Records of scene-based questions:
==================================================

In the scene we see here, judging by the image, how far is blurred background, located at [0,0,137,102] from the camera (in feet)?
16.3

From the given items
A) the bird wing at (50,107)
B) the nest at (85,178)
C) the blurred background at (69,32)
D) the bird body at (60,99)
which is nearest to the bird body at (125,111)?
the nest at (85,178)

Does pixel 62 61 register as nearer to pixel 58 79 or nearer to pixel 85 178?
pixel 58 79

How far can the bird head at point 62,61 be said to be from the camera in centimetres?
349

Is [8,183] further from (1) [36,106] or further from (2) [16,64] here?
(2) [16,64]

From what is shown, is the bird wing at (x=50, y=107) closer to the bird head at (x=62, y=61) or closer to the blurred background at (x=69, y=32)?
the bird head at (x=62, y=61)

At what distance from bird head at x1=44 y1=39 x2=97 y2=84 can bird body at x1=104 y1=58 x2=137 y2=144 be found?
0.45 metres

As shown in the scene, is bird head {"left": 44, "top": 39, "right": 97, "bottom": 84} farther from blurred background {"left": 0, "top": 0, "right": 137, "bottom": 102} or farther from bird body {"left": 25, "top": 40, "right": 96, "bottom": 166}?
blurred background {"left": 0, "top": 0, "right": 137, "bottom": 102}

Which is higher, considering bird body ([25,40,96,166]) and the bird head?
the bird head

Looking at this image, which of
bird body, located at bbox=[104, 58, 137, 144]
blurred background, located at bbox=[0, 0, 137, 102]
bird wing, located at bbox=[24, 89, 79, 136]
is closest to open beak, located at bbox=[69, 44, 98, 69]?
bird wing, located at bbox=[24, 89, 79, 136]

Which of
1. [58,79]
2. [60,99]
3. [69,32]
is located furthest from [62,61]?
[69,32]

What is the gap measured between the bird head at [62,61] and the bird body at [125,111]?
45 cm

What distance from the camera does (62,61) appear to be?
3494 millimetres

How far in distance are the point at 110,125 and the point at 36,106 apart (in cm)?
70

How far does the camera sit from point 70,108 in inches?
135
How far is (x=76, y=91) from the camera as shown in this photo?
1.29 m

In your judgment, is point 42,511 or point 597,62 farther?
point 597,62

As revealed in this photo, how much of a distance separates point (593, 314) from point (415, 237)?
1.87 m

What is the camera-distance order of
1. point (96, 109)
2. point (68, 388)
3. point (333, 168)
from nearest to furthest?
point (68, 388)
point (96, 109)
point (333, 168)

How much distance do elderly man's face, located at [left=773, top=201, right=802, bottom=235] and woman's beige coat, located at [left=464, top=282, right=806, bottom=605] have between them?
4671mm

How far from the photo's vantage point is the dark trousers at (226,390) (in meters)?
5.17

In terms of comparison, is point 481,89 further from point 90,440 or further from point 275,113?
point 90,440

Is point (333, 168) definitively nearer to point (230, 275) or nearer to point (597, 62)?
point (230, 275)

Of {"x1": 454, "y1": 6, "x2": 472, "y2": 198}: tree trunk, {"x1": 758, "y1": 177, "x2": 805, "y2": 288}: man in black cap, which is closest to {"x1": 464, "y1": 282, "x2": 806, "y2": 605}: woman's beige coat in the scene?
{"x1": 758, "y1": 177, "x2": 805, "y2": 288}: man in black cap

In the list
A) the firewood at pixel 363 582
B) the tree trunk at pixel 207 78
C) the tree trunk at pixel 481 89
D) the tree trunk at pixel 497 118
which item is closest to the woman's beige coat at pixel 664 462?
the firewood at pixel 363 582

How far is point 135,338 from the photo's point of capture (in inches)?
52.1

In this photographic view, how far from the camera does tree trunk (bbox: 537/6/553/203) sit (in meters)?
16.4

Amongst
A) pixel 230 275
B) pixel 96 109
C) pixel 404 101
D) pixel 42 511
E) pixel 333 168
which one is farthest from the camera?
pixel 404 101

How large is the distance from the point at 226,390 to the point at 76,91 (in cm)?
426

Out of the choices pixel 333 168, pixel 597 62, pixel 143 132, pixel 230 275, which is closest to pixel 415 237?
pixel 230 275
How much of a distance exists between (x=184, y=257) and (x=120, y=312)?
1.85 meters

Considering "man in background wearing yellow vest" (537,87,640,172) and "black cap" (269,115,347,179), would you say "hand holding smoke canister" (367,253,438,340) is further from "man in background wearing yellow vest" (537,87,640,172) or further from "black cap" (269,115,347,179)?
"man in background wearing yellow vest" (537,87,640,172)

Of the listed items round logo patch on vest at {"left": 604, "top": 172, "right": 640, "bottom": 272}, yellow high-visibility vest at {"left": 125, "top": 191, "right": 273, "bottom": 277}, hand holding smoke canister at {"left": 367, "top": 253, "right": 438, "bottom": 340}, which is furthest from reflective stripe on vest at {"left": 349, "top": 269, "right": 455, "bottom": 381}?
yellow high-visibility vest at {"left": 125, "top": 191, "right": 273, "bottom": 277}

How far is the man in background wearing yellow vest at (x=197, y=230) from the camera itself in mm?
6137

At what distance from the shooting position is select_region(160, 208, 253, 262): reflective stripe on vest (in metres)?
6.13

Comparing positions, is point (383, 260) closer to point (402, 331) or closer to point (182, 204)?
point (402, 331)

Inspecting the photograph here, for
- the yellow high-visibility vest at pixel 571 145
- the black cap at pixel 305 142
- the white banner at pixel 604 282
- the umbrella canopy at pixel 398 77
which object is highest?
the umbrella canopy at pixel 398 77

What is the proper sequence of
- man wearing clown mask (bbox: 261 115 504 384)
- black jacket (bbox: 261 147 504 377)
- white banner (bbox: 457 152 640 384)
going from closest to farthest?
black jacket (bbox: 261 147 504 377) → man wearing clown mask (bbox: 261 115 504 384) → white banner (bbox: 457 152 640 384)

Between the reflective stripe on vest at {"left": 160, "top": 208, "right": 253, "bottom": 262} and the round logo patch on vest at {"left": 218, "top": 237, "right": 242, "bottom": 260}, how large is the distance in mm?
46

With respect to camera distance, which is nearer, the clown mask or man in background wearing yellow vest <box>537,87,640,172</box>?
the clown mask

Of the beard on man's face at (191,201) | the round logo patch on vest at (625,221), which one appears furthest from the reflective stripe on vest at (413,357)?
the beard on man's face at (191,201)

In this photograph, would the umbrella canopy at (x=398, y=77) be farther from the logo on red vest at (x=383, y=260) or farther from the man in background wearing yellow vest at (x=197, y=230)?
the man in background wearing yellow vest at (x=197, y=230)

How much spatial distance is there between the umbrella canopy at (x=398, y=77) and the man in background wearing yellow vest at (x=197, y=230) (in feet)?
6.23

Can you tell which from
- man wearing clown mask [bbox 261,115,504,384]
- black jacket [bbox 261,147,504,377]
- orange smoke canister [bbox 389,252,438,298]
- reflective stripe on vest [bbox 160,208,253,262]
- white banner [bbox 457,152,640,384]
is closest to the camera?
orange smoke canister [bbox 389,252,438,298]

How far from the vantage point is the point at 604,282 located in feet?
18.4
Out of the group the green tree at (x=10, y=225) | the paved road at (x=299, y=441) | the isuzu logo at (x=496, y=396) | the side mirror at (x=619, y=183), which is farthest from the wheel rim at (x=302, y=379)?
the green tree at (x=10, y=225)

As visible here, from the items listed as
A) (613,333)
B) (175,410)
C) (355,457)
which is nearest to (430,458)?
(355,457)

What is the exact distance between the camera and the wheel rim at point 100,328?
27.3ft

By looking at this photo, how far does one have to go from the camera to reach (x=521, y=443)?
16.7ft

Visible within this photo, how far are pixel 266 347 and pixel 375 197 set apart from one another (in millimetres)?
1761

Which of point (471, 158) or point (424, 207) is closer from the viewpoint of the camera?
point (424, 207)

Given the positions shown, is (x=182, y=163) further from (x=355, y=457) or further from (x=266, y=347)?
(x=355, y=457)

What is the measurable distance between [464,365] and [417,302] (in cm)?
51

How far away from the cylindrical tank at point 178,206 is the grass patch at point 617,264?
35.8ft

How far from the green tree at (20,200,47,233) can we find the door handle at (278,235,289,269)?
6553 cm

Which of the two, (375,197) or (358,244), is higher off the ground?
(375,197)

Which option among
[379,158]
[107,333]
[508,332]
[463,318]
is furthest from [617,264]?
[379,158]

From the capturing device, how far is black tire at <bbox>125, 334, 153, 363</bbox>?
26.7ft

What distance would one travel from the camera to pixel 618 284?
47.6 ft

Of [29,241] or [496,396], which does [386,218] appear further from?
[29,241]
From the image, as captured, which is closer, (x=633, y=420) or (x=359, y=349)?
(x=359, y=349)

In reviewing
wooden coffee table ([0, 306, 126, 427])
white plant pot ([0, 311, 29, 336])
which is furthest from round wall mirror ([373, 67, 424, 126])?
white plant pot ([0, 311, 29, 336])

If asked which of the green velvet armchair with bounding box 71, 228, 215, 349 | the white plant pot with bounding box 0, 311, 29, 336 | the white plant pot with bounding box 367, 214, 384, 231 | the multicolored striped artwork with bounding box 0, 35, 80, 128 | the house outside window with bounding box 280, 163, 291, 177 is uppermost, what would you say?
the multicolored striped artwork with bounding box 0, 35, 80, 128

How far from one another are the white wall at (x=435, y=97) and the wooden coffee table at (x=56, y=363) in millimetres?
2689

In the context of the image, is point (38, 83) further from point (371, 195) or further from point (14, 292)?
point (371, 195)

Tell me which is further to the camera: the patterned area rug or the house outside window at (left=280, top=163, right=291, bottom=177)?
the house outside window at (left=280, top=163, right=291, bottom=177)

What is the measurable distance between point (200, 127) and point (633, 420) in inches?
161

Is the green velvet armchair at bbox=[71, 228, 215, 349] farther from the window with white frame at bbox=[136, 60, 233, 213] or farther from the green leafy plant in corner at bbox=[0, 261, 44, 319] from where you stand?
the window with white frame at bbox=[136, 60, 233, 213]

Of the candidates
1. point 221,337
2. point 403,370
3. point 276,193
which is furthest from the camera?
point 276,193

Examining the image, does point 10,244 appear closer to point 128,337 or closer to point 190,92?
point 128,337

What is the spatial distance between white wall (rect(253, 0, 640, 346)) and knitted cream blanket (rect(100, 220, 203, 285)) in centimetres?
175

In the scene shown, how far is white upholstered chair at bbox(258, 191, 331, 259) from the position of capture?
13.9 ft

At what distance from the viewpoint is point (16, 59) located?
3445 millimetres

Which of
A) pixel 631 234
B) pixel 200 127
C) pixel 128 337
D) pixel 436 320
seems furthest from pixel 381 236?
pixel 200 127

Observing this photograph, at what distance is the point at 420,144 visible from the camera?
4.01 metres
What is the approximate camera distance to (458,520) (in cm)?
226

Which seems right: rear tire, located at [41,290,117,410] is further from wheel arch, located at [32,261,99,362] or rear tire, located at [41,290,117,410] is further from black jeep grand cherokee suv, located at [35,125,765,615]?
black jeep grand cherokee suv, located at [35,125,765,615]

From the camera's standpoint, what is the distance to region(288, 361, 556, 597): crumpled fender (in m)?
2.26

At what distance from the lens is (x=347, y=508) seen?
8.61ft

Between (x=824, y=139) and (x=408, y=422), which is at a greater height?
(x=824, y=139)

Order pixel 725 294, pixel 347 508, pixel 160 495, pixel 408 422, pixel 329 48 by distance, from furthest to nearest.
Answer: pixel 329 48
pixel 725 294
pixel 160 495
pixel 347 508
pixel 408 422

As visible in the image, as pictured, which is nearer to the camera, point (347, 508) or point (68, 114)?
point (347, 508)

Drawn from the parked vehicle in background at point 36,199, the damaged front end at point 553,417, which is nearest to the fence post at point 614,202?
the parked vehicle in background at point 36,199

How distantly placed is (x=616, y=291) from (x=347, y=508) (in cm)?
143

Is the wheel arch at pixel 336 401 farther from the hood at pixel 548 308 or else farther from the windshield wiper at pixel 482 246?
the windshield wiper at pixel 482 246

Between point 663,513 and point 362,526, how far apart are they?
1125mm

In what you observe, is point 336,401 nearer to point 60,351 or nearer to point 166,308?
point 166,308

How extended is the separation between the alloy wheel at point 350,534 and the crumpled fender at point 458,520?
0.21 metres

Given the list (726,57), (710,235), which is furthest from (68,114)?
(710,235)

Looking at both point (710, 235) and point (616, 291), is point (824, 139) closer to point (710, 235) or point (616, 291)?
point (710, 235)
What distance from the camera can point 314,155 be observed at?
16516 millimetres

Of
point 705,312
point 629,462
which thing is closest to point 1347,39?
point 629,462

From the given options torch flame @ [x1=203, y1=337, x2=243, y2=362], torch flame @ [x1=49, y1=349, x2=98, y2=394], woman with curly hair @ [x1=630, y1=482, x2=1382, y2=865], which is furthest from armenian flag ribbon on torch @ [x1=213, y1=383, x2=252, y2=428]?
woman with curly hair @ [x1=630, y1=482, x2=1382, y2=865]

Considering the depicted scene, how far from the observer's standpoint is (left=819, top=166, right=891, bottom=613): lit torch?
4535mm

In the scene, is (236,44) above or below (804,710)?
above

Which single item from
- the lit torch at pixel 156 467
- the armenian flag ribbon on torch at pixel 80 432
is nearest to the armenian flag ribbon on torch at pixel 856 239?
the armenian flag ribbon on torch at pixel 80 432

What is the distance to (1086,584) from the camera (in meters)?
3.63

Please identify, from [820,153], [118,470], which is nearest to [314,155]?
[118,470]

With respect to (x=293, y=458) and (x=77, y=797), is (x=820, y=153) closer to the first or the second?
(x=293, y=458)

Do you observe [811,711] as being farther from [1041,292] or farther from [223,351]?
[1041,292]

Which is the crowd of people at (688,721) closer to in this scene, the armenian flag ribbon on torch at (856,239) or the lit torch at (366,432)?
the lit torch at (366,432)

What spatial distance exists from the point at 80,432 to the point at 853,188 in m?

==================================================

* _Exercise prompt_
Copy out the records verbatim, from the line containing "Do you observe" through the end of the records.

* _Full output_
Do you observe [811,711] as being farther from [1041,292] or farther from [223,351]?
[1041,292]

Which is the crowd of people at (688,721) closer to in this scene, the armenian flag ribbon on torch at (856,239) or the lit torch at (366,432)?
the lit torch at (366,432)

What spatial distance exists from the point at 80,432 to the point at 853,188 in m?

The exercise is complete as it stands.